Node name pod state resource state has resources to run team Bs job
Node 1 Running 2 Team A jobs (6 cuda devices in use, 4 free)
Node 2 Running 2 Team A jobs (6 cuda devices in use, 4 free)
Node 3 Running 1 Team A job (3 cuda devices in use, 7 free)
Node 4 Running 1 Team A job (3 cuda devices in use, 7 free)

This is really frustrating because we want it to pack jobs onto the same nodes where possible so that there is a single block of 8 GPUs free for Team B to consume. The ideal pod layout would look like

Node name pod state resource state has resources to run team B's job
Node 1 Running 3 Team A jobs (9 cuda devices in use, 1 free)
Node 2 Running 3 Team A jobs (9 cuda devices in use, 1 free)
Node 3 Empty, this is able to take a job from team B (0 cuda devices in use, 10 free)
Node 4 Empty, this is able to take a job from team B (0 cuda devices in use, 10 free)

Resources should never sit idle if there is actual demand for them 🚫 🏭

Problem Scenario 3: Blocked from using available resources

There are 4 GPU nodes with 10 cuda devices each on your k8s cluster. The total available GPU cuda devices is 40.

There are 2 teams sharing this cluster. you tell them to only use 20 cuda devices each.

Team A has used up all of its GPUs on training.

Team B are focusing on one model at the moment and often aren't using most of their allocated resources.

It is senseless to leave the GPU sitting idle. Team A should be able to consume the resources that belong to the other team under the knowledge that they could be pushed off them at anytime. As long as they are checkpointing the training often this shouldn't be an issue.

Existing solutions 🛠️

RUN:AI (https://www.run.ai/)

Run AI supports all these use cases. But its not open source. We would be an open source alternative.

Build it your self 🏗️

Some of this functionality could be build by a k8s admin. For example they could assign namespaces to teams and create a resourceQuote per namespace. This addresses problem 1. But it doesn't address fragmentation issues or allowing over quota.

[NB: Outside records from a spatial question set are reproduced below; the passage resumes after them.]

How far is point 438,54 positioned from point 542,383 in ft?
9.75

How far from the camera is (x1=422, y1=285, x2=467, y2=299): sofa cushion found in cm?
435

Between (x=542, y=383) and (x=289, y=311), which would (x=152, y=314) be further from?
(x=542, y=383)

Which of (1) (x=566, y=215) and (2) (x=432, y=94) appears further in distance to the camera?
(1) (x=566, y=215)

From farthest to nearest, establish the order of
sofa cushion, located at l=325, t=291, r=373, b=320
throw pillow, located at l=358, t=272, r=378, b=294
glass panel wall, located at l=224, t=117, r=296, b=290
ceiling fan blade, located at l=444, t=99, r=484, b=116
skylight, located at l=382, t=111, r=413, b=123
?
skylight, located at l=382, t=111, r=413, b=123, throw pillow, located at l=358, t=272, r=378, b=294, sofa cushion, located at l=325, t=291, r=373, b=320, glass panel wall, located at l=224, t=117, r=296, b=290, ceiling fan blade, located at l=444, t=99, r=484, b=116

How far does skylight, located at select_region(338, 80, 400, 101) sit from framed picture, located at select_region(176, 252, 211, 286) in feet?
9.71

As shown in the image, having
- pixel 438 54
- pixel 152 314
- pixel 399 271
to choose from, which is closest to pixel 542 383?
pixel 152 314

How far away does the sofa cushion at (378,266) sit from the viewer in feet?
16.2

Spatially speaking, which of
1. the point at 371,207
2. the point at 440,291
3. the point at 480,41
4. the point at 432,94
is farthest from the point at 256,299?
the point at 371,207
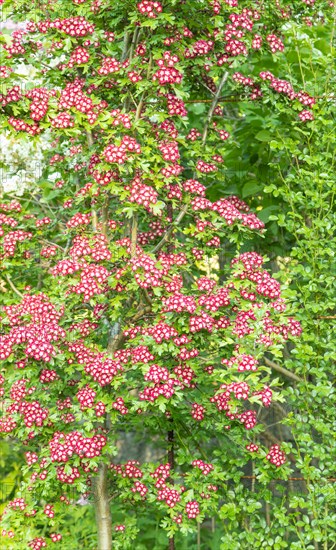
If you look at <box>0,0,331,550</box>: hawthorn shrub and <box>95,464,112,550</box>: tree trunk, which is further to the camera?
<box>95,464,112,550</box>: tree trunk

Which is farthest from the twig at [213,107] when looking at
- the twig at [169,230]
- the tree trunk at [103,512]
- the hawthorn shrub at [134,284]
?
the tree trunk at [103,512]

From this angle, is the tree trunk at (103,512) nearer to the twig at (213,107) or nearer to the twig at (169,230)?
the twig at (169,230)

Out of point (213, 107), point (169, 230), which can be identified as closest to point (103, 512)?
point (169, 230)

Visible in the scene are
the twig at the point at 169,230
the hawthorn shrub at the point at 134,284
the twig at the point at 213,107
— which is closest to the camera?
the hawthorn shrub at the point at 134,284

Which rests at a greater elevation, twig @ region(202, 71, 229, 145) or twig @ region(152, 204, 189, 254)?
twig @ region(202, 71, 229, 145)

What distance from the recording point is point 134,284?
2896 mm

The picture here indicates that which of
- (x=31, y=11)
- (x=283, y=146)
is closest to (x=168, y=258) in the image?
(x=283, y=146)

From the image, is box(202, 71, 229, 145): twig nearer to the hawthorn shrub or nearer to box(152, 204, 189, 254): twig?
the hawthorn shrub

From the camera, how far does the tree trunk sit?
336 centimetres

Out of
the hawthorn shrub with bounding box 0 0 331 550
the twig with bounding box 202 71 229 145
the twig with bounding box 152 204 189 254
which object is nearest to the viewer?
the hawthorn shrub with bounding box 0 0 331 550

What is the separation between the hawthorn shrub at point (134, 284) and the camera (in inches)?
114

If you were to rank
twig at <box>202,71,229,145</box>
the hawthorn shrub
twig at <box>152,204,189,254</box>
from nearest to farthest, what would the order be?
the hawthorn shrub, twig at <box>152,204,189,254</box>, twig at <box>202,71,229,145</box>

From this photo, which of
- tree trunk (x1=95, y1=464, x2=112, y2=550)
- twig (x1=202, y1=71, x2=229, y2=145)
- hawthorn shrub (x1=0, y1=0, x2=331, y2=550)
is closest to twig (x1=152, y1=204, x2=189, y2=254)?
hawthorn shrub (x1=0, y1=0, x2=331, y2=550)

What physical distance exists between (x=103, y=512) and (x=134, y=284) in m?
1.15
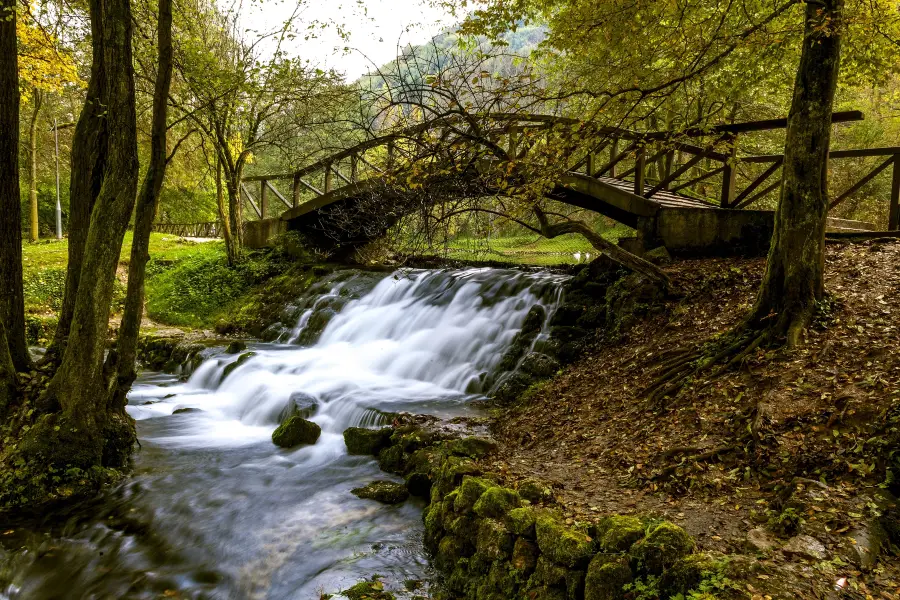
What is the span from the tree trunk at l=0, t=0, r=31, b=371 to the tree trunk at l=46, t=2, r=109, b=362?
545mm

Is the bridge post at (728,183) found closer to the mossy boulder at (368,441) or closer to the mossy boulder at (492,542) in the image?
the mossy boulder at (368,441)

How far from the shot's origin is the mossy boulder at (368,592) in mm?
4609

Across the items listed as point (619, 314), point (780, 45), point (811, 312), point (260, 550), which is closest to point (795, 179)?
point (811, 312)

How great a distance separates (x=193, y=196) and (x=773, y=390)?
37.1 metres

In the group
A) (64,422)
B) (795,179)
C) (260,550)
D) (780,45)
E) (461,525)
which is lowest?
(260,550)

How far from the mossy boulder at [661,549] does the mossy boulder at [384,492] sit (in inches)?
133

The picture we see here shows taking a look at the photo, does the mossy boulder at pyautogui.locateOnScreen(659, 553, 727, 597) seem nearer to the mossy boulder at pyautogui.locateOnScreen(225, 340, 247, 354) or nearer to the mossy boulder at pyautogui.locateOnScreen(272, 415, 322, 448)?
the mossy boulder at pyautogui.locateOnScreen(272, 415, 322, 448)

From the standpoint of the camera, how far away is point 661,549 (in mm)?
3410

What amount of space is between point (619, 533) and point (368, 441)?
15.4 feet

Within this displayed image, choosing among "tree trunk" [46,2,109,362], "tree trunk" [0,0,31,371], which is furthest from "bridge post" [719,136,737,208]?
"tree trunk" [0,0,31,371]

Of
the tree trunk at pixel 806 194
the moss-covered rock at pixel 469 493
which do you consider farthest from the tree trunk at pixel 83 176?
the tree trunk at pixel 806 194

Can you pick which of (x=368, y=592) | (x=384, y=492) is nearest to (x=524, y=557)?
(x=368, y=592)

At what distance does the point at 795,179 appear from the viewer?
651cm

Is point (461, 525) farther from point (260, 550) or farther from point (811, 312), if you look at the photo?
point (811, 312)
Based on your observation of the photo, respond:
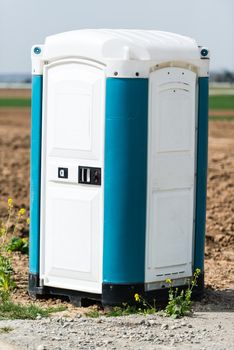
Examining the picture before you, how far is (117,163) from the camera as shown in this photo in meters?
8.51

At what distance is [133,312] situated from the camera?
8.60 m

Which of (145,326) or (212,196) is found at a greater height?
(212,196)

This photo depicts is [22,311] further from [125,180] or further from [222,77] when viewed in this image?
[222,77]

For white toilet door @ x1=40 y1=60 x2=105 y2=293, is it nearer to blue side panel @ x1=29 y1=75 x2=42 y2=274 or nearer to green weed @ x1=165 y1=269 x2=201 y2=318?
blue side panel @ x1=29 y1=75 x2=42 y2=274

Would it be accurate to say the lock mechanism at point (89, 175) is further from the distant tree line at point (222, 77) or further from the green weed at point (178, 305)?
the distant tree line at point (222, 77)

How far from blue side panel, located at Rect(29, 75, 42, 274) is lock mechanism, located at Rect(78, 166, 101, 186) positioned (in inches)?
17.2

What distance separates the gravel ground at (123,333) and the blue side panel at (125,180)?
0.41 m

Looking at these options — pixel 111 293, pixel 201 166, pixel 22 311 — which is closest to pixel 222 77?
pixel 201 166

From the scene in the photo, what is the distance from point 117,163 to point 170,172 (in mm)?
456

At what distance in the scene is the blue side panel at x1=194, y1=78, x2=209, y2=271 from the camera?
895 cm

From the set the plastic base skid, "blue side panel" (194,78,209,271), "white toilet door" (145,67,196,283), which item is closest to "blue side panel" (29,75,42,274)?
the plastic base skid

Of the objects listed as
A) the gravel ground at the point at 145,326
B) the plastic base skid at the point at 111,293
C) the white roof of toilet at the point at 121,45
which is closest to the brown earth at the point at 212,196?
the gravel ground at the point at 145,326

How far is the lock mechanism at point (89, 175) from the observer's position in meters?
8.62

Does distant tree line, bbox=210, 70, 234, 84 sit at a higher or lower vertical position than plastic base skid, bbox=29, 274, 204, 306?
higher
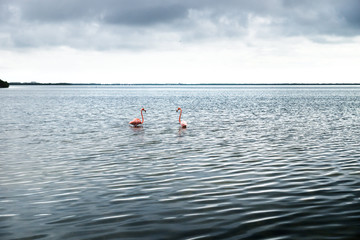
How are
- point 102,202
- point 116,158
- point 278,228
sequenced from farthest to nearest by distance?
1. point 116,158
2. point 102,202
3. point 278,228

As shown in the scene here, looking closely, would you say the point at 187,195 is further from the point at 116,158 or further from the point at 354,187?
the point at 116,158

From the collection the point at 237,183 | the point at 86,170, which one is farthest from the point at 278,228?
the point at 86,170

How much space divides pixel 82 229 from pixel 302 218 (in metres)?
5.28

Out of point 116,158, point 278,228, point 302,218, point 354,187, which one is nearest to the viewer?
point 278,228

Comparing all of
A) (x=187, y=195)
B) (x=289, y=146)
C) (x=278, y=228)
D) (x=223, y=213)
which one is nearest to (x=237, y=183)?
(x=187, y=195)

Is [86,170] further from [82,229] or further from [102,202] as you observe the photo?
[82,229]

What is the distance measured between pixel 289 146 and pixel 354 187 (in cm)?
869

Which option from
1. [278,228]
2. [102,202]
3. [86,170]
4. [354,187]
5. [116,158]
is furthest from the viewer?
[116,158]

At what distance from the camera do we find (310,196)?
10953mm

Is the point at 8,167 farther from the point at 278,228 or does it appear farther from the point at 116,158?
the point at 278,228

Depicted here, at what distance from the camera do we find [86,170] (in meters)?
14.8

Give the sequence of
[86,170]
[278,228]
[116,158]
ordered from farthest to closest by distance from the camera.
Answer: [116,158]
[86,170]
[278,228]

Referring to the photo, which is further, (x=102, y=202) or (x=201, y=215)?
(x=102, y=202)

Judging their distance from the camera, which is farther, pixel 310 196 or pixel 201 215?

This solution will cost your company a lot of money holding onto extra resources because of fragementation and not supporting over quota

Why is VDK well positioned?

Current VDK control plane impl:

  1. Currently it is a system that monitors your kubernetes cluster. It listens for jobs created, finished etc..
  2. When it is deploying a job it dynamically builds the k8s yaml files

These is powerful functionality to build on:

  1. This allows it to dynamically deal with fragmentation. At deploy time we can look at which nodes have free resources and select the most appropriate node by dynamically adding node affinity to the job right before it is deployed.
  2. The same is true for over quota. If there are free resources we can let a team run extra work. When a team which has free resources goes to deploy a job and there are no free resources on the cluster we can scan the cluster and kill a job of a team which is over quota.